Jones dice que el cambio debe venir tanto de las sociedades ricas como de las pobres. La demanda de madera, minerales y recursos del Norte contribuye a la degradación de los ecosistemas y el desequilibrio ecológico que produce enfermedades. “Debemos pensar en la bioseguridad global, encontrar los puntos débiles y fomentar la provisión de sistemas sanitarios en los países en desarrollo. Si no, volveremos a repetir lo mismo”, dice.
“El riesgo es mayor ahora. Siempre ha estado presente y ha pervivido durante generaciones. Pero nuestra relación con ese riesgo debe cambiar”, dice Brian Bird, un virólogo del Instituto de Medicina Veterinaria One Health de la Universidad de California que dirige la investigación para supervisar las actividades relacionadas con el Ébola en Sierra Leona y otros lugares.
“Estamos en una época de emergencia crónica”, explica Bird. “Las enfermedades pueden viajar más lejos y más rápido que antes, lo que significa que debemos ser más rápidos en nuestras respuestas. Se necesitan inversiones y cambiar el comportamiento humano así como escuchar a las personas de las comunidades”.
Difundir el mensaje sobre los patógenos y las enfermedades a los cazadores, taladores, vendedores y consumidores es fundamental, asegura Bird. “Estas transmisiones empiezan con una o dos personas. Las soluciones empiezan con educación y conocimiento. Debemos mostrar a la gente que las cosas son diferentes ahora. He aprendido trabajando en Sierra Leona con personas afectadas por el ébola que las comunidades locales buscan y desean tener información”, explica. “Quieren saber qué hacer. Quieren aprender”.

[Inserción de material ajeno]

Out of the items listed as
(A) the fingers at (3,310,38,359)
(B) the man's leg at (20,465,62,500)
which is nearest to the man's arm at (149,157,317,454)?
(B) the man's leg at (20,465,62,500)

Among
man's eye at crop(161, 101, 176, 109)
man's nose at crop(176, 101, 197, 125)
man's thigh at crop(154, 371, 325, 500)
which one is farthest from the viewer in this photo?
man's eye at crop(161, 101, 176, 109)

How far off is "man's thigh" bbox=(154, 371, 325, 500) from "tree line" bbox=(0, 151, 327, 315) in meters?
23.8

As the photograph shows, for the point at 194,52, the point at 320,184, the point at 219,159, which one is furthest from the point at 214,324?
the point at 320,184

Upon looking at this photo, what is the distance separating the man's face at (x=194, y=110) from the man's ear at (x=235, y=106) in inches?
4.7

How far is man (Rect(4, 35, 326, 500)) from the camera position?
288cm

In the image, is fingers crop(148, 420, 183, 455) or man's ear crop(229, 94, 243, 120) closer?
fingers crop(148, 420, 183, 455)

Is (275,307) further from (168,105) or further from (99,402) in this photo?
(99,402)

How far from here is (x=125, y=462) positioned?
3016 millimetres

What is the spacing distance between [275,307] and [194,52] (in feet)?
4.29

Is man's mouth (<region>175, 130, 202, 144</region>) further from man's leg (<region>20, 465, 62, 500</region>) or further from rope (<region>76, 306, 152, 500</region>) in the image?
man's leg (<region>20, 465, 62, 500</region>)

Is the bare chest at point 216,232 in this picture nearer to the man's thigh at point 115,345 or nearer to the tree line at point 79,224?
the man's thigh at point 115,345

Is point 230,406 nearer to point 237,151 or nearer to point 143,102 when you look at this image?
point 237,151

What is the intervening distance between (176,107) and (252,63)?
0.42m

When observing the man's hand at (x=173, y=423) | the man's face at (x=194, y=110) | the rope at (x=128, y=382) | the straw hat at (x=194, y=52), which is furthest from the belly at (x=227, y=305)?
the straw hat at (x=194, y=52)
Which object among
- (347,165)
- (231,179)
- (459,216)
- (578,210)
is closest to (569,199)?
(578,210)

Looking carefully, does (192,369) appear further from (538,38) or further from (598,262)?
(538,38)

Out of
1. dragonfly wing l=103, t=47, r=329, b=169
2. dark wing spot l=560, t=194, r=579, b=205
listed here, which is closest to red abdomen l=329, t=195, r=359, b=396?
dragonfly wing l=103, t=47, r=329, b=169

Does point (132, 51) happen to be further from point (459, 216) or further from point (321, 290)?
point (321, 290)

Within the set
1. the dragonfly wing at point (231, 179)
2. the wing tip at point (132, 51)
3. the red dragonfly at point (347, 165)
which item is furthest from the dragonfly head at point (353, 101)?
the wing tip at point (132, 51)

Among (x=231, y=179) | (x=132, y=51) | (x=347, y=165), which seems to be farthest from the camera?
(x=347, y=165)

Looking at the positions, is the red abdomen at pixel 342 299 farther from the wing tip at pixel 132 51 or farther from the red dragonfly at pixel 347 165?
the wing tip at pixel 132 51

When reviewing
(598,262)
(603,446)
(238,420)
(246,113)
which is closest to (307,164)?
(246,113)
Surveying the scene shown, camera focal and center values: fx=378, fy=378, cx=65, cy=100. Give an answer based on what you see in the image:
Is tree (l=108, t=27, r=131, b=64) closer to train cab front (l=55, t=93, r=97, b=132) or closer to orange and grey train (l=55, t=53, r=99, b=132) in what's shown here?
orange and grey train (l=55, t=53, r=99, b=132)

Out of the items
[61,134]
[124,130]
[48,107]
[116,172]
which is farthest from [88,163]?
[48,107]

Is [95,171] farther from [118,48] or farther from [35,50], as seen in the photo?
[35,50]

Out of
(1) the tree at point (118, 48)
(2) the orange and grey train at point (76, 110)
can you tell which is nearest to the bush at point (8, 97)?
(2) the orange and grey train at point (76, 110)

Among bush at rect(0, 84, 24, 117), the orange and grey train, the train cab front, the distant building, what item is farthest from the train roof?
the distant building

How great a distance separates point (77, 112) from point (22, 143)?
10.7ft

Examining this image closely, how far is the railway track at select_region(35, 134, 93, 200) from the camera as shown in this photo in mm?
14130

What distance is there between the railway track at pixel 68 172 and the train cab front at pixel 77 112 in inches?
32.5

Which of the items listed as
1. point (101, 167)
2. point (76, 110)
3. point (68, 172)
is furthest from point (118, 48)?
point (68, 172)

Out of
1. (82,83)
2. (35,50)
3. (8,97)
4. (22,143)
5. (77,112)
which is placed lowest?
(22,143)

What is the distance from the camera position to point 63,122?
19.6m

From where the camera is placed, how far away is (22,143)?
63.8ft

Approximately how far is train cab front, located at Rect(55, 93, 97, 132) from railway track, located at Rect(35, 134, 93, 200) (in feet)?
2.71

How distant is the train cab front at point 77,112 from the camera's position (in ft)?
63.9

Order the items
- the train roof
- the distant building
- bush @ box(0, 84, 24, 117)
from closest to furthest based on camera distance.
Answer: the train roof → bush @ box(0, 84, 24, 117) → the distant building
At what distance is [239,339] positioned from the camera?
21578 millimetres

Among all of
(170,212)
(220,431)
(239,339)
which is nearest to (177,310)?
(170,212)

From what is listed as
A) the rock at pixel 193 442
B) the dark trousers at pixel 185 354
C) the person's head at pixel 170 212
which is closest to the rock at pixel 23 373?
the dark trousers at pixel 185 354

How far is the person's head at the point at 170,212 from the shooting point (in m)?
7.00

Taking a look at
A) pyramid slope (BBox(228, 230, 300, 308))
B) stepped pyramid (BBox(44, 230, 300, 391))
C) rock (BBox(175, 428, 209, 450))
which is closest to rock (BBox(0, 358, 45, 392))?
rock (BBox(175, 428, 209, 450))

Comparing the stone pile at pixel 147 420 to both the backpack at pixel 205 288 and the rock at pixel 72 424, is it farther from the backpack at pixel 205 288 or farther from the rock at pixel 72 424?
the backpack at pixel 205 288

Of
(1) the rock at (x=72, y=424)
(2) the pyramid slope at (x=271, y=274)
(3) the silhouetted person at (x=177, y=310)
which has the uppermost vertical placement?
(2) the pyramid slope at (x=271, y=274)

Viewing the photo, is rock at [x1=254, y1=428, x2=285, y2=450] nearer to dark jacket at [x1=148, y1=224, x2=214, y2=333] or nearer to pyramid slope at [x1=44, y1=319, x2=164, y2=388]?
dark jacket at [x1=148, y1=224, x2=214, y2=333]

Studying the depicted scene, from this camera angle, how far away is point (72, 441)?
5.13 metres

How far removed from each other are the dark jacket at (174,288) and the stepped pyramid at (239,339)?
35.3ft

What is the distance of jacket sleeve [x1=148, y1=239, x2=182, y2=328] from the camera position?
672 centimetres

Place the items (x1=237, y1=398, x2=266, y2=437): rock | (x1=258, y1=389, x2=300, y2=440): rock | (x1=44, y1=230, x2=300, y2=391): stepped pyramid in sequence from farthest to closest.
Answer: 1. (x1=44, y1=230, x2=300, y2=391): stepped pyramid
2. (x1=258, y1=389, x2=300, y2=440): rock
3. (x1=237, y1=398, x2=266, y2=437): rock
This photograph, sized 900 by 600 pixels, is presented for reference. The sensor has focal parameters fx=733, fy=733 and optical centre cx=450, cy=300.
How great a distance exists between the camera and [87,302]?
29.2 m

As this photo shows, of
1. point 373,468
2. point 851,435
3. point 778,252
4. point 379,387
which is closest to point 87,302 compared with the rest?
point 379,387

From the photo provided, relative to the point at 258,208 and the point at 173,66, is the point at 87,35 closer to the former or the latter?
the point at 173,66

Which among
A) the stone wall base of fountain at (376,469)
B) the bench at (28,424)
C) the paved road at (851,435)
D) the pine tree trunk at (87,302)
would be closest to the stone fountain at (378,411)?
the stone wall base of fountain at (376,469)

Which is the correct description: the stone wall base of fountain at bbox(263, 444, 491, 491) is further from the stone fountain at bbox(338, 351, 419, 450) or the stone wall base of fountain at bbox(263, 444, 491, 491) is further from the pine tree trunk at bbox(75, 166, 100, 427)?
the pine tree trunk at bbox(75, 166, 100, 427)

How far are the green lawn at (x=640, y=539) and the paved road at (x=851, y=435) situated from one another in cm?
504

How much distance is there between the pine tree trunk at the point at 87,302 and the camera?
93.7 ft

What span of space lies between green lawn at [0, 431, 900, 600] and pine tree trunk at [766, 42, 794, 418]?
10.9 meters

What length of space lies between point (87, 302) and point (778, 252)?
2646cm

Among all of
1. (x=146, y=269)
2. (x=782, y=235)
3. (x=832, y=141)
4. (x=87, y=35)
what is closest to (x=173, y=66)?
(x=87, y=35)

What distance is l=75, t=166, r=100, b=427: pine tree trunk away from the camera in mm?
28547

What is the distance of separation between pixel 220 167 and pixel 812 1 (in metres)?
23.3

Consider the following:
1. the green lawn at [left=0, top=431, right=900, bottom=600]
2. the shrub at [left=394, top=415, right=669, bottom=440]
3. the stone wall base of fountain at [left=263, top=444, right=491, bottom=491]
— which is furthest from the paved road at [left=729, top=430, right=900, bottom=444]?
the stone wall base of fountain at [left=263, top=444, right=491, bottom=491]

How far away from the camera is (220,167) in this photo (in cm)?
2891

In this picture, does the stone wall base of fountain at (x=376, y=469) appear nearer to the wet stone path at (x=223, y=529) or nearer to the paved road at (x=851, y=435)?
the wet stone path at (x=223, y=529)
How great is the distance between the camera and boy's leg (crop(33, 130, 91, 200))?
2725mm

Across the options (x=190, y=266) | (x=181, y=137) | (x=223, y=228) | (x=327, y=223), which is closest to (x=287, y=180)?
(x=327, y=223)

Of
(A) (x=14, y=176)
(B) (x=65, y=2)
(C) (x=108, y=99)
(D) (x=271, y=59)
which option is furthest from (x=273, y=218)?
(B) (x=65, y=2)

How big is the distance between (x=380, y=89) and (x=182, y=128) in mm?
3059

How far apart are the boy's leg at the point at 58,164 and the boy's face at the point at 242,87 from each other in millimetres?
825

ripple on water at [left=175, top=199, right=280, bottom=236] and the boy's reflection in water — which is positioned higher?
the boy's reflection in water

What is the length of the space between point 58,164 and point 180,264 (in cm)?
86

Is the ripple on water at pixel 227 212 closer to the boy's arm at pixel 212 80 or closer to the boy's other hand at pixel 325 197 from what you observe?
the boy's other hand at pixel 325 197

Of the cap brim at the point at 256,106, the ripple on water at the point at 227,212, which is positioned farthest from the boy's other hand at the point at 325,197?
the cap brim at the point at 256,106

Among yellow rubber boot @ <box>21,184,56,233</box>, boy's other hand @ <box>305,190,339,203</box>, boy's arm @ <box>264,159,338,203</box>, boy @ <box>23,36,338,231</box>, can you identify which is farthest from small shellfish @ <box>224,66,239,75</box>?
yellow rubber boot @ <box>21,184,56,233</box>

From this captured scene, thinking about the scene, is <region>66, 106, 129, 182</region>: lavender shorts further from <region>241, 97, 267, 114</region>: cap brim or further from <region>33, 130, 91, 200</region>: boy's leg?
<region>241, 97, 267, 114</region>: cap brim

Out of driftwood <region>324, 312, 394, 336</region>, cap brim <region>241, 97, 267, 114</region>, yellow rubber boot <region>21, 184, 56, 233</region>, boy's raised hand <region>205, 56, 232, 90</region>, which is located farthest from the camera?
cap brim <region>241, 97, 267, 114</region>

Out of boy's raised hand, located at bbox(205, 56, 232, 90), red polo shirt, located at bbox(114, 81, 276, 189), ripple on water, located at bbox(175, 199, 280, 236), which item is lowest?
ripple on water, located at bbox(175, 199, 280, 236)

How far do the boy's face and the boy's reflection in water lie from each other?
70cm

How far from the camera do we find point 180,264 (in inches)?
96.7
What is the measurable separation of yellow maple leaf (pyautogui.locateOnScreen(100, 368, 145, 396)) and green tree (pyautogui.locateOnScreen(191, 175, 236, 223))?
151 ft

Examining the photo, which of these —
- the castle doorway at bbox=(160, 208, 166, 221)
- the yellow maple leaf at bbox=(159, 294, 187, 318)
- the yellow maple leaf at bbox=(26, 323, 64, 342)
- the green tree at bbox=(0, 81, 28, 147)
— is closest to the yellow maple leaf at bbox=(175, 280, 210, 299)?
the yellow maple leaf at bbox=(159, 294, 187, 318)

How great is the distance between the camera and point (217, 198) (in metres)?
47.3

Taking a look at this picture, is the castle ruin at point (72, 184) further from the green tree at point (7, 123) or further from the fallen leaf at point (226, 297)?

Fevre y Tacoli defienden también repensar las infraestructuras urbanas, en especial las de países con bajos ingresos y asentamientos informales. “Los esfuerzos a corto plazo se localizan en contener la infección”, escriben. “A largo plazo –dado que las enfermedades infecciosas probablemente seguirán expandiéndose con rapidez hacia y dentro de las ciudades– es necesario revisar nuestra manera de abordar la planificación urbanística y de desarrollo”.
En conclusión, dice Bird, hay que estar preparado. “No podemos predecir dónde se producirá la próxima pandemia así que necesitamos planes de mitigación que tengan en cuenta los peores escenarios posibles”, continúa. “De momento, la única certeza que tenemos es que habrá una próxima”.